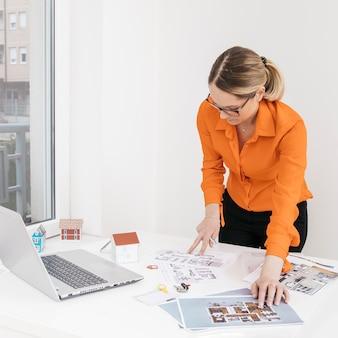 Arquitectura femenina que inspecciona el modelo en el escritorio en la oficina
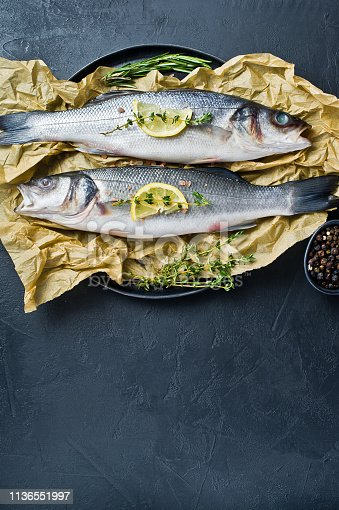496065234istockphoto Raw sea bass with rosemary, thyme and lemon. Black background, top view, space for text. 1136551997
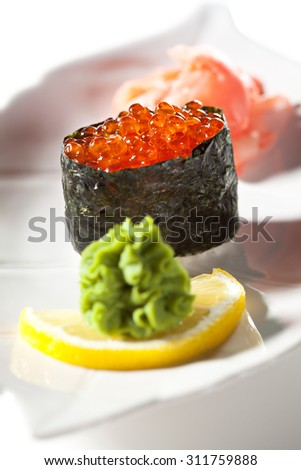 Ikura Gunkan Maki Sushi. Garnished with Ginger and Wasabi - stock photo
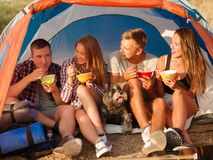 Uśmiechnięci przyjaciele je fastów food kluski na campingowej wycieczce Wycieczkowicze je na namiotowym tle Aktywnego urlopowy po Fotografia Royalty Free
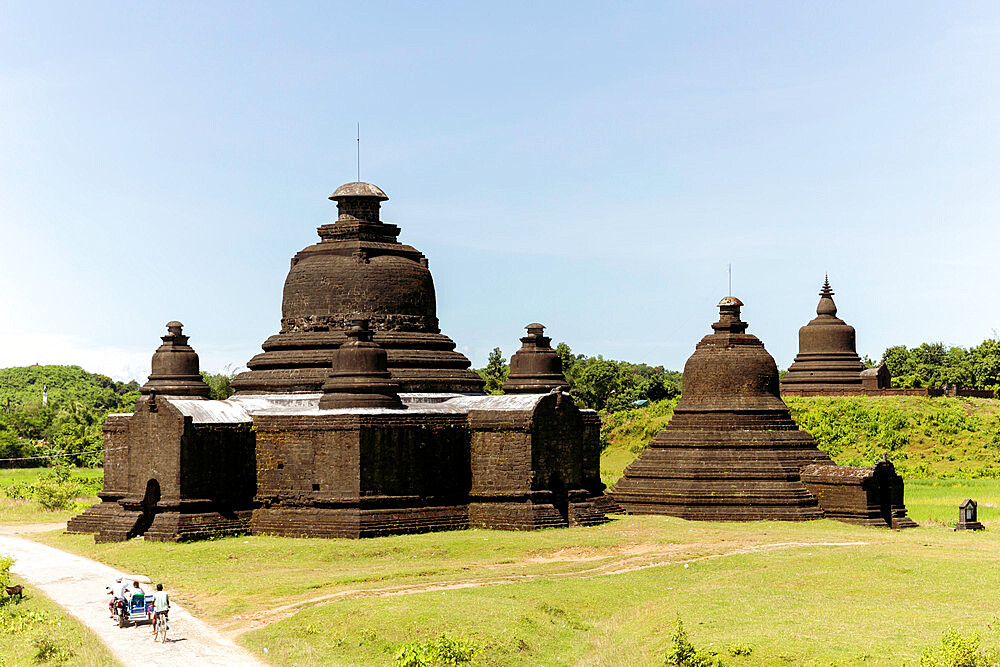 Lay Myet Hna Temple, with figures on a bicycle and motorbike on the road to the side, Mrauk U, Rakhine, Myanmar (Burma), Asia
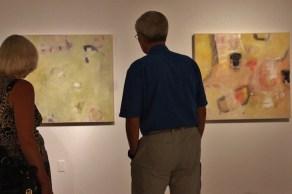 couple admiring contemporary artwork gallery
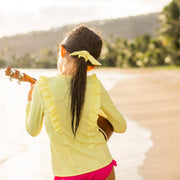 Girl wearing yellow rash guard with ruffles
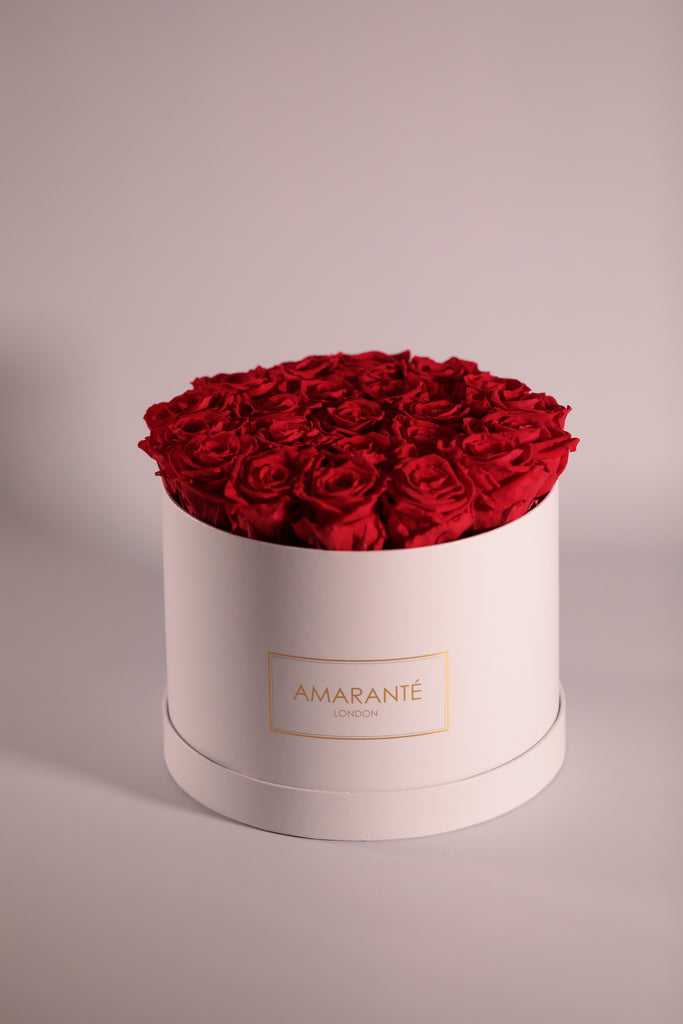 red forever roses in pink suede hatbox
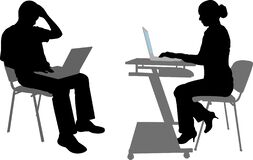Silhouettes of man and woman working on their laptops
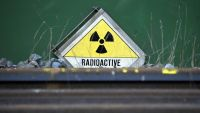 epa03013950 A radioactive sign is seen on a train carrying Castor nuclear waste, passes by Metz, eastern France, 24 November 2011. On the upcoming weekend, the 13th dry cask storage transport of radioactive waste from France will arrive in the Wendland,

━━━━━━━━━━━━━━━━━━━━

## Problem
Exact copy, pictures removed: set down the whole listing above.

## Task answer
 Arquitectura femenina que inspecciona el modelo en el escritorio en la oficina
496065234istockphoto Raw sea bass with rosemary, thyme and lemon. Black background, top view, space for text. 1136551997
 Ikura Gunkan Maki Sushi. Garnished with Ginger and Wasabi - stock photo
 Uśmiechnięci przyjaciele je fastów food kluski na campingowej wycieczce Wycieczkowicze je na namiotowym tle Aktywnego urlopowy po Fotografia Royalty Free
 Lay Myet Hna Temple, with figures on a bicycle and motorbike on the road to the side, Mrauk U, Rakhine, Myanmar (Burma), Asia
 couple admiring contemporary artwork gallery
 Girl wearing yellow rash guard with ruffles
 red forever roses in pink suede hatbox
Silhouettes of man and woman working on their laptops
 epa03013950 A radioactive sign is seen on a train carrying Castor nuclear waste, passes by Metz, eastern France, 24 November 2011. On the upcoming weekend, the 13th dry cask storage transport of radioactive waste from France will arrive in the Wendland,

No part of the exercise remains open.